Los 500 pares de patines de la Sala de Patines Internacional saben a qué me refiero, aunque lo saben mejor durante los fines de semana, que es cuando más visitantes -especialmente jóvenes- se acercan a las calles traseras del Mall Internacional, en Alajuela, y se escabullen en las instalaciones del nuevo salón de patines.
Con casi dos meses de estar abierta, esta sala es lo más parecido a un gimnasio maquillado de discotheque: en su enormidad, las luces caen desde lo alto, iluminando la travesía de los que ruedan bajo los efectos de la música, porque ningún otro efecto es permitido, mucho menos el del alcohol.
Los patinadores barren la pista con exceso de vitalidad, siempre en el sentido de las agujas del reloj, y no es que bailen, sino que la música los empuja. El movimiento constante de los patinadores, que podría resultar repetitivo y circular para un observador ocioso es, más bien, la gota gorda que colma el vaso de los "fiebres". Basta acercarse un poco para ver cómo a la segunda vuelta ya están sudando.
Una vez adentro, el tiempo no se detiene. En el salón, el primer paso se da con patines, de lo contrario, se desperdiciarían valiosos segundos de la tanda, cuyas tres horas apenas alcanzan para saciar la codicia de rodar y seguir rodando.
En claro español, la pista mide aproximadamente 500 m2, es decir, un montón. Sus propietarios afirman que está en capacidad de albergar a 700 personas, cifra que podría triplicarse al contacto con la pista y en virtud de los efectos visuales.
Además de servicios como soda, tienda y baños, el salón cuenta con una considerable gradería para patinadores, ubicada en la pared del fondo, donde estos pueden ponerse a salvo del peligroso cansancio, sin necesidad de tirar la toalla.
Para ser sinceros, los observadores (como papás, mamás y demás abuelas) no tienen grandes ventajas comparativas a la hora de ejercer su papel y para ellos apenas hay unas bancas sin glamour. ¿Por qué? Para Carlos Rojas, propietario de la sala y con 22 años en el mundo del patinaje, la idea es motivar a todos los visitantes a divertirse practicando este deporte, sin importar su edad ni condición ni falta de condición.
Estar en línea
Aunque para algunos patinar no es un medio sino un miedo de transporte, algunas cosas han cambiado desde que se inventó la rueda hasta hoy, hace casi 5000 años, entre ellas, la fisonomía del mismísimo patín.
A juicio de Carlos Rojas, quien es experto en equipo de hockey (especialmente en venderlo), los patines tradicionales, de cuatro ruedas, han perdido terreno frente a su más rudo competidor: el patín de línea. La liviandad de este frente a aquel, así como su mayor velocidad y estabilidad, son algunas de las razones que justifican el reemplazo.

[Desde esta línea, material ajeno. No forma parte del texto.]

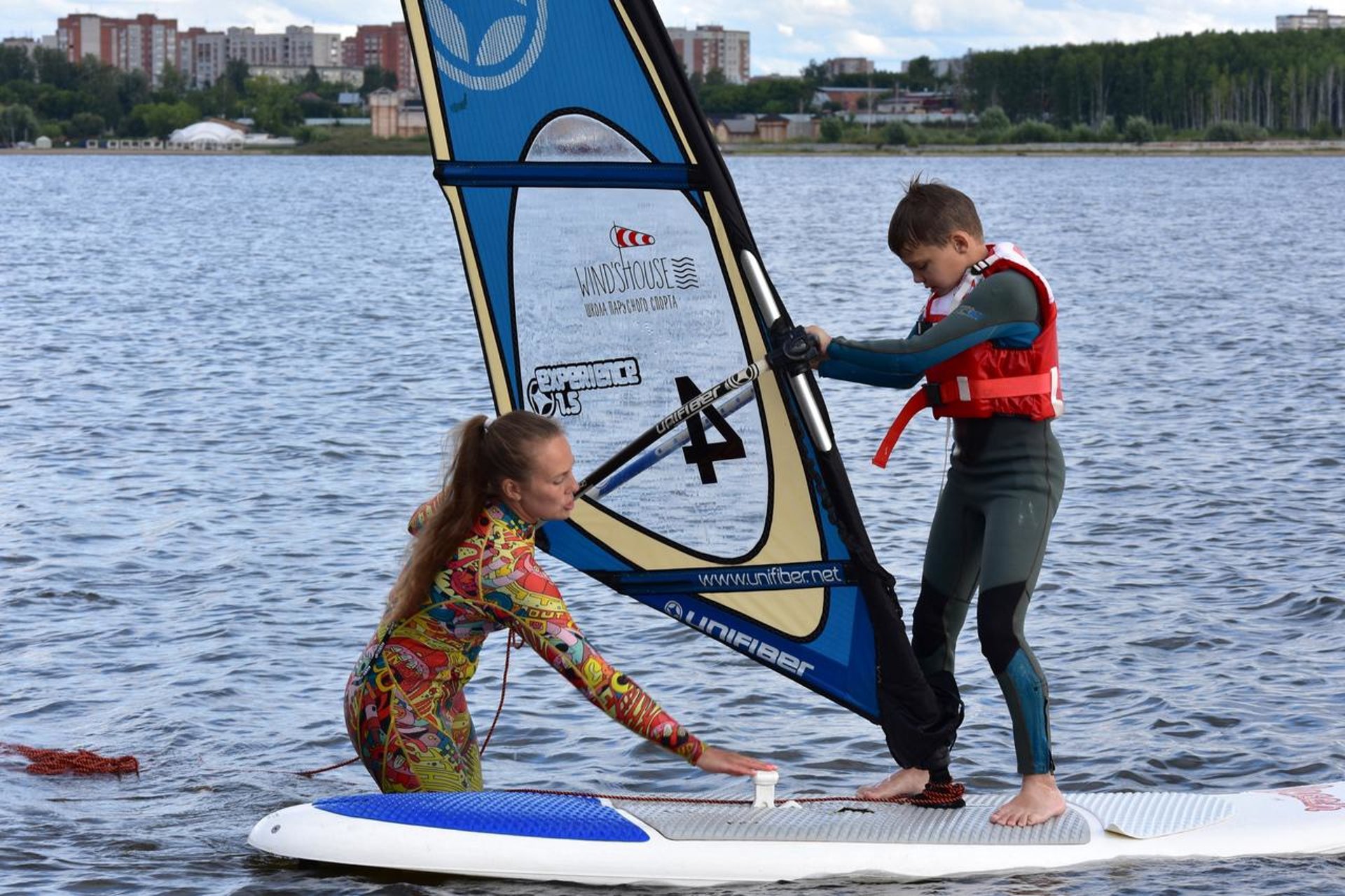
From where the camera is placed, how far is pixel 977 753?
6.18 meters

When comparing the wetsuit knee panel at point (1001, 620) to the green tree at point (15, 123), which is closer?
the wetsuit knee panel at point (1001, 620)

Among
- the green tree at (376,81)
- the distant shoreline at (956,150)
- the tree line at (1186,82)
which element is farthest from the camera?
the green tree at (376,81)

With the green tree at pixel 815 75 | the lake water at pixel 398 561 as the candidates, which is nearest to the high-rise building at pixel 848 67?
the green tree at pixel 815 75

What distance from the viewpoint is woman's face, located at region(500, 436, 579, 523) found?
3992 millimetres

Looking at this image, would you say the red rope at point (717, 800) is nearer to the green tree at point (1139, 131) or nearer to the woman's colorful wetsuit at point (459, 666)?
the woman's colorful wetsuit at point (459, 666)

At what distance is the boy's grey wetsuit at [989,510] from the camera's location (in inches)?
165

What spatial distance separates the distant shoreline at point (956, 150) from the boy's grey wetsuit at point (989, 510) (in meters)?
110

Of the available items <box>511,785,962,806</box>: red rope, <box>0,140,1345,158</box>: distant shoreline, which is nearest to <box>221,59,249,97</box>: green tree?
<box>0,140,1345,158</box>: distant shoreline

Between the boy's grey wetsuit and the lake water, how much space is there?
0.57 metres

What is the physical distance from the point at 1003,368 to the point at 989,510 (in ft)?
1.23

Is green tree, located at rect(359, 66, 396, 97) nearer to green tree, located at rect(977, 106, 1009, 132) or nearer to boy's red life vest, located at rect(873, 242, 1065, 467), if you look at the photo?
green tree, located at rect(977, 106, 1009, 132)

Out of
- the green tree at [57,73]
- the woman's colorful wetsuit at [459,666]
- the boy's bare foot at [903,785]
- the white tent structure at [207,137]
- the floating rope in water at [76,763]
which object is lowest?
the floating rope in water at [76,763]

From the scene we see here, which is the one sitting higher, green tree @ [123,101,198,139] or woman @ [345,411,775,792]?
green tree @ [123,101,198,139]

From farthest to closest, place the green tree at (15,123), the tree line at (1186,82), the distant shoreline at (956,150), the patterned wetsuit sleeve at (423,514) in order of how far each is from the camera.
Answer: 1. the green tree at (15,123)
2. the tree line at (1186,82)
3. the distant shoreline at (956,150)
4. the patterned wetsuit sleeve at (423,514)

"Se ha demostrado científicamente que el patín de línea es más seguro para los niños y principiantes y actualmente es el más buscado", afirma, con la voz de la experiencia.
Estas modificaciones tecnológicas solo han resguardado la conservación de la especie pues, al haber menos accidentes y más dientes, todo el mundo reproduce más a menudo el hábito de patinar.
En este sentido, y por si las moscas, el salón trabaja con una póliza de responsabilidad civil, del Instituto Nacional de Seguros, en caso de que la suerte ande de malas. De todos modos, el reglamento del salón es muy estricto, especialmente en lo que se refiere a la seguridad de los visitantes.
En el Internacional también pueden conseguirse los cuatro tipos básicos de patines, a saber, el tradicional especial, utilizado para correr; el tradicional corriente; el de línea de 5 ruedas, para velocidad, y el de línea de 4, para patinaje recreativo. Hasta los más patones pueden ir tranquilos, pues tienen números desde el 28 al 46.
Si una persona nunca se ha puesto un patín pero de verdad quiere aprender, en este salón no le dan más de una tanda para obtener lo básico que es, básicamente, la retirada del miedo y la toma de confianza. El único consuelo es que, incluso si se caen al suelo, de ahí no pasan.